Albert Einstein, in his essay On the Aether (1924), made some injudicious comments to the effect that relativity theory could be said to ascribe physical properties to spacetime itself, and in that sense, to involve a kind of "aether". He clearly did not mean the kind of "aether" which had been envisioned by Maxwell and others in the nineteenth century, but his remarks have been seized upon ever since, by various cranks and other ill-informed persons, as evidence that "gtr is an aether theory". Here's a typical claim of this sort:
...the aether is restored in General Relativity see Einstein's 1924 essay "On the Aether". Einstein recanted on his 1905 rejection of the aether since the mutable curved space-geometry is a dynamical object (with shift and lapse fields in ADM formulation), hence an aether.

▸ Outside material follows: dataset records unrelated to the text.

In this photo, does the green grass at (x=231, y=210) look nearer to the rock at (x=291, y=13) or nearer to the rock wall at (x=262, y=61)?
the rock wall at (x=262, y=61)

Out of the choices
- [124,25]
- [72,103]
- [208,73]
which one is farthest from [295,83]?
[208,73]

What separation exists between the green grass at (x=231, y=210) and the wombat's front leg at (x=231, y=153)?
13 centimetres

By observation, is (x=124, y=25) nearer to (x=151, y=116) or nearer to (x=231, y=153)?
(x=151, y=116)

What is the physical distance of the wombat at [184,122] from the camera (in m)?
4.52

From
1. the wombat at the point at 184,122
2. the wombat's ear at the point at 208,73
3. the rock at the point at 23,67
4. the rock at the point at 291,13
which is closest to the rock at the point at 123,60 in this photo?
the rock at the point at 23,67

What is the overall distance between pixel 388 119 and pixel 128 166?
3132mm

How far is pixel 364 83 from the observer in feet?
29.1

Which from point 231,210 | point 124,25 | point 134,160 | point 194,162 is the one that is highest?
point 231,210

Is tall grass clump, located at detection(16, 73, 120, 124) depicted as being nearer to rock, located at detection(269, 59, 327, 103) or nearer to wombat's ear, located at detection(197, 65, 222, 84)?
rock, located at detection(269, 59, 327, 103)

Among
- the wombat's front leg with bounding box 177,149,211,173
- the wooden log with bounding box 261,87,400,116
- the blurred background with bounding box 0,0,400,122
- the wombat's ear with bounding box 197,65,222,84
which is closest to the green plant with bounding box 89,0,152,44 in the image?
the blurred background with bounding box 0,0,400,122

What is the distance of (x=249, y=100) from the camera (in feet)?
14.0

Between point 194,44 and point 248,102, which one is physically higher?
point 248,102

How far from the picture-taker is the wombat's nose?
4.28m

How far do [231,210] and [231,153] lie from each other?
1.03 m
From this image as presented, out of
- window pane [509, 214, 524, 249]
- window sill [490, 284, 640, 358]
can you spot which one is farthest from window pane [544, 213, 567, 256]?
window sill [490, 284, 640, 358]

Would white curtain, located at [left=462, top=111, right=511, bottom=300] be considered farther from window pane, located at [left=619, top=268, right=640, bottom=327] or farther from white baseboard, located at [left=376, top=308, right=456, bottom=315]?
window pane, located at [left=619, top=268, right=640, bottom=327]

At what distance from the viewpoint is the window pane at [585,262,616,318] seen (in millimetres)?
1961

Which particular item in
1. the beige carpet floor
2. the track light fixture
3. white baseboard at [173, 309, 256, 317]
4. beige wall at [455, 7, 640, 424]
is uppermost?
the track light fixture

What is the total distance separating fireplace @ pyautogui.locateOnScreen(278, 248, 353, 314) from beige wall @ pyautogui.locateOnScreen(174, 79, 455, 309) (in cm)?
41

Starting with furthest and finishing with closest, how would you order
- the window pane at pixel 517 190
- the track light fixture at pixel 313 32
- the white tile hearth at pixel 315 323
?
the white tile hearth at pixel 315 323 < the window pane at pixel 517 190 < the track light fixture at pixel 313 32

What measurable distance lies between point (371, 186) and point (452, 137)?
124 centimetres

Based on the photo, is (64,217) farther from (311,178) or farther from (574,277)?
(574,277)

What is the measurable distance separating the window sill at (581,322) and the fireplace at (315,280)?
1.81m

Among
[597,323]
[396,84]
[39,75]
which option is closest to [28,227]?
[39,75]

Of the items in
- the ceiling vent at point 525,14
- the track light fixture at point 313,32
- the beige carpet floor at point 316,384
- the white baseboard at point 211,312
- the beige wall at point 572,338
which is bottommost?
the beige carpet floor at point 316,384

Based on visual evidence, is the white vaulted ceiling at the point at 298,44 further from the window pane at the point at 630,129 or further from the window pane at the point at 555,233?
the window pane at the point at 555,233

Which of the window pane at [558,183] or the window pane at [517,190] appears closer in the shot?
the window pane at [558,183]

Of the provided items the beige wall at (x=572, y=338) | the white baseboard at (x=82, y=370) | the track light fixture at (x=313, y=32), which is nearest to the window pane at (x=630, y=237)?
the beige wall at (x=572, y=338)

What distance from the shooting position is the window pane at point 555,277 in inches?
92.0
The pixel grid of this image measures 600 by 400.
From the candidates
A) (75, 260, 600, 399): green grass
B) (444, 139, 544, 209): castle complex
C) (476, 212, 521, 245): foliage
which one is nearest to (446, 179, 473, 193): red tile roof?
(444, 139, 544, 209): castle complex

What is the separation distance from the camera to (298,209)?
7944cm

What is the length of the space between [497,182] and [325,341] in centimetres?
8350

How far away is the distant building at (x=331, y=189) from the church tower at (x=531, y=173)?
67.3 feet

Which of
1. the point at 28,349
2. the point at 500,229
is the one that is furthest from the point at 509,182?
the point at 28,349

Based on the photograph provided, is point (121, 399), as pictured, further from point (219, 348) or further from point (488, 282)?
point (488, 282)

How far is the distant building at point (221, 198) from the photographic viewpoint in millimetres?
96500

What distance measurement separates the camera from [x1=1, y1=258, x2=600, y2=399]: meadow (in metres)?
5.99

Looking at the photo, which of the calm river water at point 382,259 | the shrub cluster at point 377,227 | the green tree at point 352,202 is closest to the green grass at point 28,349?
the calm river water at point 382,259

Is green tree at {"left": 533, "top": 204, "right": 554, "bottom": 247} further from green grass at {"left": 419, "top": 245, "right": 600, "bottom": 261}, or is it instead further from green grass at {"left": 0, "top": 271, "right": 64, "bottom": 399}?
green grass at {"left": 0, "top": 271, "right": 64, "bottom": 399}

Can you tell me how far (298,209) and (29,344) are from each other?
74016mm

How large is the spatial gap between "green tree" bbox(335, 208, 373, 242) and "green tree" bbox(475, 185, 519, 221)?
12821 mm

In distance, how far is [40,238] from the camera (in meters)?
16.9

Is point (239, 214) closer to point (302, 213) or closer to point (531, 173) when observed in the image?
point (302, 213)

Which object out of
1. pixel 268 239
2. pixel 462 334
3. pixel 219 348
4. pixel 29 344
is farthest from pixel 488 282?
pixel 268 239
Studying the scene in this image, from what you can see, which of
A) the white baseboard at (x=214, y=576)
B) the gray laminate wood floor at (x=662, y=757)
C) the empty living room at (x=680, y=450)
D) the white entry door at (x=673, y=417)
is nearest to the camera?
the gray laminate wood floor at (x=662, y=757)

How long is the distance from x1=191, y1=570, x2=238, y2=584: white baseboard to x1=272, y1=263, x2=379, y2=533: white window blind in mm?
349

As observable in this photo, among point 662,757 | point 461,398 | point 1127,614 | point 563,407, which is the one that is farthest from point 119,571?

This claim is misleading, to say the least. What Einstein really meant was that the aether which had been overthrown by str (and thus was incompatible with gtr, which incorporates str) involved a a specific "preferred frame of reference" in the classical field theory, whereas the field equation of gtr involves no "prior geometry" (such as the euclidean geometry of "space" which has assumed by Maxwell and his contemporaries), much less any "preferred frame". Nonetheless, gtr does not quite say there is "nothing" in "empty space"; in general there will be gravitational waves running about, and these carry (very tiny) amounts of energy, which gravitate. So in this sense, a very different kind of "aether" in the very weak sense of there being "something there" in a vacuum (namely nonlocalizable gravitational field energy, metric properties of "space" in a 3+1 decomposition, etc.), could be said to enter into gtr. In modern quantum field theories, of course, there are still more "things which are there" in a vacuum, but again these do not constitute an "aether" in the nineteenth century sense in which this word was used as a technical term.
Einstein was criticizing people who claimed, in effect, that the classical notion of the aether was such nonsense that people like Maxwell should have known better. He was saying that the problem with the classical aether was not ontological, merely that it is inconsistent with observation and experiment; hence the need for str.
Many years ago, Andrei Sakharov (yes, that Sakharov!) proposed to interpret gtr in terms of something like "stresses" on spacetime as something like a material. This is discussed in Chapter 17 of MTW, but here too, ill-informed readers of that theory have badly misunderstood the meaning of Sakharov's work.